Dr. Alexandra Schauer ist seit 2021 wissenschaftliche Mitarbeiterin am Institut für Sozialforschung in Frankfurt und forscht an der Schnittstelle von Soziologie, Sozialphilosophie und Psychoanalyse. Ihr mehrfach ausgezeichnetes Buch Mensch ohne Welt. Eine Soziologie spätmoderner Vergesellschaftung (Suhrkamp 2023) geht in drei materialreichen Studien dem spätmodernen Bedeutungsverlust politischer Gestaltungsphantasien auf den Grund.

Leseempfehlung:
Max Horkheimer und Theodor W. Adorno, »Exkurs I: Odysseus oder Mythos und Aufklärung«, in: Dialektik der Aufklärung. Philosophische Fragmente, Frankfurt am Main: Suhrkamp 2003 [1944].

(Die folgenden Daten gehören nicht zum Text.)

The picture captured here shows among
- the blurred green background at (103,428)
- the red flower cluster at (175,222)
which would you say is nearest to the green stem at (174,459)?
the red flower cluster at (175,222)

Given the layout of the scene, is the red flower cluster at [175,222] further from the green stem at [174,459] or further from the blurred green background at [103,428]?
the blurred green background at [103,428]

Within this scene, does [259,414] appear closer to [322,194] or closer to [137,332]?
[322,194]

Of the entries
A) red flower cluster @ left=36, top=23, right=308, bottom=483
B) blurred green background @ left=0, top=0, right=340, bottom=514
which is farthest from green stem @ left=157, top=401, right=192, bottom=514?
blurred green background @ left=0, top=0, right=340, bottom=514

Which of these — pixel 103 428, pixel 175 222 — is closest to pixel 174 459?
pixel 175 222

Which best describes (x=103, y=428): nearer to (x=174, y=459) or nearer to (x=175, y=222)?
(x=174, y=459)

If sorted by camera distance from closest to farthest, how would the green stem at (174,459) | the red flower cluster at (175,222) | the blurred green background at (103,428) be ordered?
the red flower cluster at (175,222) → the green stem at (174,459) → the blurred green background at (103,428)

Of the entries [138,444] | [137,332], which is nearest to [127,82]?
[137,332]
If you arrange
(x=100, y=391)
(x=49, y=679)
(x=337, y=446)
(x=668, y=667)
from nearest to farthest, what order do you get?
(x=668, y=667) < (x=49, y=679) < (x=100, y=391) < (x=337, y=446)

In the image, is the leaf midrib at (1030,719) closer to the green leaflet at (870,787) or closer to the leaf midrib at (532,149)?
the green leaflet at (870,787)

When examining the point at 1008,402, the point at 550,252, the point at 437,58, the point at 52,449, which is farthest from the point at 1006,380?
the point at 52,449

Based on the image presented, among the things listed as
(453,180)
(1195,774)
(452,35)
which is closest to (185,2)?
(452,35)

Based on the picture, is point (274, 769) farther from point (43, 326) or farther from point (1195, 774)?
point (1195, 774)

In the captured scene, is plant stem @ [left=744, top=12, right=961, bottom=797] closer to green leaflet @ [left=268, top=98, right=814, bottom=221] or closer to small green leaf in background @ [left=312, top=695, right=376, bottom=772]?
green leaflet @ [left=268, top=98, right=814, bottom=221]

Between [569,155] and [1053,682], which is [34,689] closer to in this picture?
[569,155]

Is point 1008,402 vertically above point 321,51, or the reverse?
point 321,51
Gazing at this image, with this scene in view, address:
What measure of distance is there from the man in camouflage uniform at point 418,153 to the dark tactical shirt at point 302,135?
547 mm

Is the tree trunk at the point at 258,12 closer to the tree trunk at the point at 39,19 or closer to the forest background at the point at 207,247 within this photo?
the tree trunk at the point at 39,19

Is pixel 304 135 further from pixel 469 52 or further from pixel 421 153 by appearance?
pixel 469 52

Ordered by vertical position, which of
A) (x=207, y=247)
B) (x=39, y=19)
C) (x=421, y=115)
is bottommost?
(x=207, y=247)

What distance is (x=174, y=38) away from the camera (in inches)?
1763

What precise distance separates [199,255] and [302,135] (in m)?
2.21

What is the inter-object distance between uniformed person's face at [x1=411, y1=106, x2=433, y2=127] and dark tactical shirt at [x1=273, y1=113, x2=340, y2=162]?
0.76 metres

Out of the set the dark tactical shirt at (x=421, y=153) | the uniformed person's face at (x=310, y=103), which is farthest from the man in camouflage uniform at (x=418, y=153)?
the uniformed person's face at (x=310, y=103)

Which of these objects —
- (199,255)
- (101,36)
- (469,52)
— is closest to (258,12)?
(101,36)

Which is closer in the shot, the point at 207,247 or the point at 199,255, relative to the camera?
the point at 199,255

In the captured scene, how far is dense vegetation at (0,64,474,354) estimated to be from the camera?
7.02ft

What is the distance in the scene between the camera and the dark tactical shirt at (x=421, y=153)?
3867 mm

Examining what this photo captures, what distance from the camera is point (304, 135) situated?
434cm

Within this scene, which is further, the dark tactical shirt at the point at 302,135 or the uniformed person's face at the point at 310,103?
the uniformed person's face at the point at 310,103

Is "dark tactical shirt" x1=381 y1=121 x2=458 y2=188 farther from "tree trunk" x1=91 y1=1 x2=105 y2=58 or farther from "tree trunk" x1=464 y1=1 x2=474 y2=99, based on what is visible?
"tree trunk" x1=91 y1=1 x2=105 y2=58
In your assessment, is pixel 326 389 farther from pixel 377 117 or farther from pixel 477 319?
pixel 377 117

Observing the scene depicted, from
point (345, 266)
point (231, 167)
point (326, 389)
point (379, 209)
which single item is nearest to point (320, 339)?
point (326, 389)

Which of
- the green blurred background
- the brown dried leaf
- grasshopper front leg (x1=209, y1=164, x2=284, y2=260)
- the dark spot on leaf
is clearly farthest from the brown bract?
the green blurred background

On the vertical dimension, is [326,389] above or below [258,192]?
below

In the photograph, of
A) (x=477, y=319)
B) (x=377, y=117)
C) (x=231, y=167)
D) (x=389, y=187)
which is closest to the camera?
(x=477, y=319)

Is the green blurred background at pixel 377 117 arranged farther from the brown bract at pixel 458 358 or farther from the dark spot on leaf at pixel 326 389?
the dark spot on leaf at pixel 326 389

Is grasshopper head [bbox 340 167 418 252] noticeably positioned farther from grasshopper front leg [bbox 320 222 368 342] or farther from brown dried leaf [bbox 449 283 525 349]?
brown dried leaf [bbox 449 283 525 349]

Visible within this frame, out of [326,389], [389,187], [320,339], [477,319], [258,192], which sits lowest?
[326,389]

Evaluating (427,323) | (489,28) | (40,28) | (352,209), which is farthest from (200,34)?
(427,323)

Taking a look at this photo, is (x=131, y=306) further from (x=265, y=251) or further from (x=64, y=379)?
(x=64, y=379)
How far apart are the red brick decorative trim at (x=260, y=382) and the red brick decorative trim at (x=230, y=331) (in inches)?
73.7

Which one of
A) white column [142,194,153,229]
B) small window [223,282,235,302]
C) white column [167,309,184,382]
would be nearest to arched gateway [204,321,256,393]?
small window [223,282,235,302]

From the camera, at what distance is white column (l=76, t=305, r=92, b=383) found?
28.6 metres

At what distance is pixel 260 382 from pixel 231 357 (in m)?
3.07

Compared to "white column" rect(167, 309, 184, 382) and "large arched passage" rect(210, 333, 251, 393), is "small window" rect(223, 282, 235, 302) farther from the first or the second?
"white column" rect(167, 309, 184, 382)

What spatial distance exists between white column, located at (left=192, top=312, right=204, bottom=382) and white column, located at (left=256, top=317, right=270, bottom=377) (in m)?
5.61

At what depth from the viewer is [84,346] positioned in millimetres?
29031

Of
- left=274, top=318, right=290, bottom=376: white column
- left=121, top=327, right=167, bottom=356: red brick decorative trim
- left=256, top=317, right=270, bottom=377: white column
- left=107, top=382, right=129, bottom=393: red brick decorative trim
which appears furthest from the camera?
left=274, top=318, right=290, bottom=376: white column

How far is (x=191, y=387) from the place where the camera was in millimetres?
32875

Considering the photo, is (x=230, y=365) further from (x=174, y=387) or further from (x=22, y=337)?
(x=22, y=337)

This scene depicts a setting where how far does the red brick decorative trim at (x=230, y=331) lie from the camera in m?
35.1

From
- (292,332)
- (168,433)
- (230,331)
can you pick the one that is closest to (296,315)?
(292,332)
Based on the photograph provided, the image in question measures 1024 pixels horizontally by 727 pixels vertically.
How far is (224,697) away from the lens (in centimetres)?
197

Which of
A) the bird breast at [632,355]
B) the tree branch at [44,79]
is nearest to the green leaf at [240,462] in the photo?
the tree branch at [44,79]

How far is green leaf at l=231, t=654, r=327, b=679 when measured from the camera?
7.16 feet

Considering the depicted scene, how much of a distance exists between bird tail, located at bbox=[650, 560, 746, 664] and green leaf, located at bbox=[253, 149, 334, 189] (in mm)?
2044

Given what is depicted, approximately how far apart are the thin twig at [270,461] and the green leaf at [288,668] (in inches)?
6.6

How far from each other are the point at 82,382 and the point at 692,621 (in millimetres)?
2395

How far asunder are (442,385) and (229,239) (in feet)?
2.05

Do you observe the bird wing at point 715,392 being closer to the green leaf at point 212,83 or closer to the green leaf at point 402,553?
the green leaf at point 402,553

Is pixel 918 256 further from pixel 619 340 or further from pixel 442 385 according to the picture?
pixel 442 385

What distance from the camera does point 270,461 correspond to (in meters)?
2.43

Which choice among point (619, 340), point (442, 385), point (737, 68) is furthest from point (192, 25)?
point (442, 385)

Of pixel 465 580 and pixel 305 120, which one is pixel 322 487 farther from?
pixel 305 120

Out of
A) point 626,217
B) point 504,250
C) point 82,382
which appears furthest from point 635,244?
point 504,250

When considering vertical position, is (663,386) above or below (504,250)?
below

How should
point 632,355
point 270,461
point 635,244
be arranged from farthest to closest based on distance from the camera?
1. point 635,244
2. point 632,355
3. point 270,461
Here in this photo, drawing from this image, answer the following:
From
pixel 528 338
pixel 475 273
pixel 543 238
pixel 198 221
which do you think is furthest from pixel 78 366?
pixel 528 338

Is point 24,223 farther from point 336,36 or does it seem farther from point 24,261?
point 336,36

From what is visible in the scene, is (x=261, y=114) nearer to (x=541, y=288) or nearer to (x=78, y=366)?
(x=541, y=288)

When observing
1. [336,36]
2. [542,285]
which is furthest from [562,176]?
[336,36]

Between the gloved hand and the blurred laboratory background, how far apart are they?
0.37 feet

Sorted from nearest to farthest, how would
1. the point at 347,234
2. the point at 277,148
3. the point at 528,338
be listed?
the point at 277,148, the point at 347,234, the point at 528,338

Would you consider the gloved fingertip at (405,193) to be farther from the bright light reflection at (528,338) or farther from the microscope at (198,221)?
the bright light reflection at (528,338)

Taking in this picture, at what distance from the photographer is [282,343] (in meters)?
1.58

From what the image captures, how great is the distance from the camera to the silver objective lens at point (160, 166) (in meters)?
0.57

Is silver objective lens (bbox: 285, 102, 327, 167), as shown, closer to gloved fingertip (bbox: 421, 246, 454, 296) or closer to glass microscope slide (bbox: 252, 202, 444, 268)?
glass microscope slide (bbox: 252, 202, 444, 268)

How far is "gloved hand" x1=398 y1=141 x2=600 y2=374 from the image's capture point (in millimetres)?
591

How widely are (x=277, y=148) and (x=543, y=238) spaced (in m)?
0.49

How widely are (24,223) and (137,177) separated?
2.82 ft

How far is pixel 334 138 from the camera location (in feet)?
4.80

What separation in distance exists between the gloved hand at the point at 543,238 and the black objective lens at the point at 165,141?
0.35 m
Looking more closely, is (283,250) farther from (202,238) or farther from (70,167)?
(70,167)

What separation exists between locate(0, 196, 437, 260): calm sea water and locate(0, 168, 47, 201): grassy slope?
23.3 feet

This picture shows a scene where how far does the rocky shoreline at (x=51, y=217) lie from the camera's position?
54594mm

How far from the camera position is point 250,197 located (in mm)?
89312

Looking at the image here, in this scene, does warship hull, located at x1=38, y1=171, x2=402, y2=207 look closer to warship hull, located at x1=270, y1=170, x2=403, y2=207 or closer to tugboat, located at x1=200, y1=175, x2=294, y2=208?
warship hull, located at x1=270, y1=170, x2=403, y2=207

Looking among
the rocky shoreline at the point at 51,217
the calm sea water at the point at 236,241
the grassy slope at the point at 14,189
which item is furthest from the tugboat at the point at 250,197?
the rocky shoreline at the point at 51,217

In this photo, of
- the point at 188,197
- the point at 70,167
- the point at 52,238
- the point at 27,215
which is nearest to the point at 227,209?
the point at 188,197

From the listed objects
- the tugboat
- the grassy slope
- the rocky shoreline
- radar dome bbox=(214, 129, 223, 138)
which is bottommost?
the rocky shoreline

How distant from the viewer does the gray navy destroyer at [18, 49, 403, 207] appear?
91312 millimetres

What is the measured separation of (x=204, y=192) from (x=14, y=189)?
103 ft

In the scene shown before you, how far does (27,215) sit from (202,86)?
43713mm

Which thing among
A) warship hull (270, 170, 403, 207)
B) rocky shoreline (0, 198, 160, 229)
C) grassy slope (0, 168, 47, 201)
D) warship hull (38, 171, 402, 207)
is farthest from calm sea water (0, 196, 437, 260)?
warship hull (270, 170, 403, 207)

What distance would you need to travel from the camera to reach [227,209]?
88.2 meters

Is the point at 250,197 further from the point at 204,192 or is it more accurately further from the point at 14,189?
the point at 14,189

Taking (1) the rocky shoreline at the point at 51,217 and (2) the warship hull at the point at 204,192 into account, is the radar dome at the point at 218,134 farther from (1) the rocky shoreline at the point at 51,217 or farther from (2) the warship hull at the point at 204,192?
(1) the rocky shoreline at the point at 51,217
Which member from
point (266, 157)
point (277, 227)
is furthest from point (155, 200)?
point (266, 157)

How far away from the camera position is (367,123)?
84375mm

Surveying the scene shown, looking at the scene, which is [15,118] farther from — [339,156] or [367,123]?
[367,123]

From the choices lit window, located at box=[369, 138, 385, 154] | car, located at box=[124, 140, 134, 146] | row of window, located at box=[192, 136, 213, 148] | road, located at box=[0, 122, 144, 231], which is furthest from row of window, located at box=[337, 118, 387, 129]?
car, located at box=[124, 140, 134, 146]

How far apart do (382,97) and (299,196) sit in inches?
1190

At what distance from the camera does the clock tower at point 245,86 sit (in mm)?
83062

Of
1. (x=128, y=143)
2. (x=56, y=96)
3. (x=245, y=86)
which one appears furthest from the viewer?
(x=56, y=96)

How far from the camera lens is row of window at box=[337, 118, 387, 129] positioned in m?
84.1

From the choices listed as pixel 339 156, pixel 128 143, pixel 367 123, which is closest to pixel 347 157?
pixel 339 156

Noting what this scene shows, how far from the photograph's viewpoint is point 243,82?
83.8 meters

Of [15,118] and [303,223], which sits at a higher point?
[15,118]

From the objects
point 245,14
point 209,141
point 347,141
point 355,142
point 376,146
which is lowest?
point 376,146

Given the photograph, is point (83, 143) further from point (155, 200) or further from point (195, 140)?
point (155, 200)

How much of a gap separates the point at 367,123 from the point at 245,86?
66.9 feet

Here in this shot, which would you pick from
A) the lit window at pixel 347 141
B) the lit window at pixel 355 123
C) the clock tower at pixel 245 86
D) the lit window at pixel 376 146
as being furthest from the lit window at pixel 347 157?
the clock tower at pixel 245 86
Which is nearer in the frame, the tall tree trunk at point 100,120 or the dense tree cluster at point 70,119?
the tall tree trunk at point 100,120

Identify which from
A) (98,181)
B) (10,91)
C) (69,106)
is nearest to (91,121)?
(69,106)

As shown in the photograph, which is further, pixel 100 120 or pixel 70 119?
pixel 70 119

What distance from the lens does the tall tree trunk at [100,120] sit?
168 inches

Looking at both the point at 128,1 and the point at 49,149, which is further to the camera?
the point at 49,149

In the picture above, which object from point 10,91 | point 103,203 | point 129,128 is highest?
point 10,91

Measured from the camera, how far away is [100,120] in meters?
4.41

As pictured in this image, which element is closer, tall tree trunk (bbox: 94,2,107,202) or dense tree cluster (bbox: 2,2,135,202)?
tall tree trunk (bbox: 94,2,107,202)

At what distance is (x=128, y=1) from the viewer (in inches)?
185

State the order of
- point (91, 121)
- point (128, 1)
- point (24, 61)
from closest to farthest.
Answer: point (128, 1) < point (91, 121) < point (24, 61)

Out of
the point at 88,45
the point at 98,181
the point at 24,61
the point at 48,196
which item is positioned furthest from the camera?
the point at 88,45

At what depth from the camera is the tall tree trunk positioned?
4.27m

Erich Fromm, »Theoretische Entwürfe über Autorität und Familie. Sozialpsychologischer Teil«, in: Max Horkheimer (Hg.), Studien über Autorität und Familie, Forschungsberichte aus dem Institut für Sozialforschung, zu Klampen 1987 [1936].
Alexandra Schauer, »Zwischen Allzuständigkeit und Ohnmacht. Zur psychosozialen Dynamik spätmoderner Subjekte«, in: texte. psychoanalyse. ästhetik. kulturkritik. 2024/1.